WHAT THE TASK REQUIRES |
Could you find every line in the entries below that holds the word "United" and copy it?

Top of SUPPLIED ENTRIES

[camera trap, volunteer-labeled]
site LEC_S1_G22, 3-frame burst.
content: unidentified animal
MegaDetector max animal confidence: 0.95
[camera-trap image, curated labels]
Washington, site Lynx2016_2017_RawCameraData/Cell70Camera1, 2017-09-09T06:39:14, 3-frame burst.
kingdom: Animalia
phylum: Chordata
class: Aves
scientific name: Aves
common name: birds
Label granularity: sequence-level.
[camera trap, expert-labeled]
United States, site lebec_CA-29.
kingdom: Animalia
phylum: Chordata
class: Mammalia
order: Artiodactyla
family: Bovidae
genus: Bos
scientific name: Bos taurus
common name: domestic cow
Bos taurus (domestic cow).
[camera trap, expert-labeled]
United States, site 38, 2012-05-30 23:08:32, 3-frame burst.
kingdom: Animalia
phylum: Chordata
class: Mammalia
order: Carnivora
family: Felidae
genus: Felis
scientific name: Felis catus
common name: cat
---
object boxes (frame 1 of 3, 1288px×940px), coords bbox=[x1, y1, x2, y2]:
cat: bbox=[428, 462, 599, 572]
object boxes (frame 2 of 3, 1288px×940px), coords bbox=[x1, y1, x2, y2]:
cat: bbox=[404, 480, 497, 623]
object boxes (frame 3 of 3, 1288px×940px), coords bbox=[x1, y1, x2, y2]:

Bottom of SUPPLIED ENTRIES

RESPONSE AREA |
United States, site lebec_CA-29.
United States, site 38, 2012-05-30 23:08:32, 3-frame burst.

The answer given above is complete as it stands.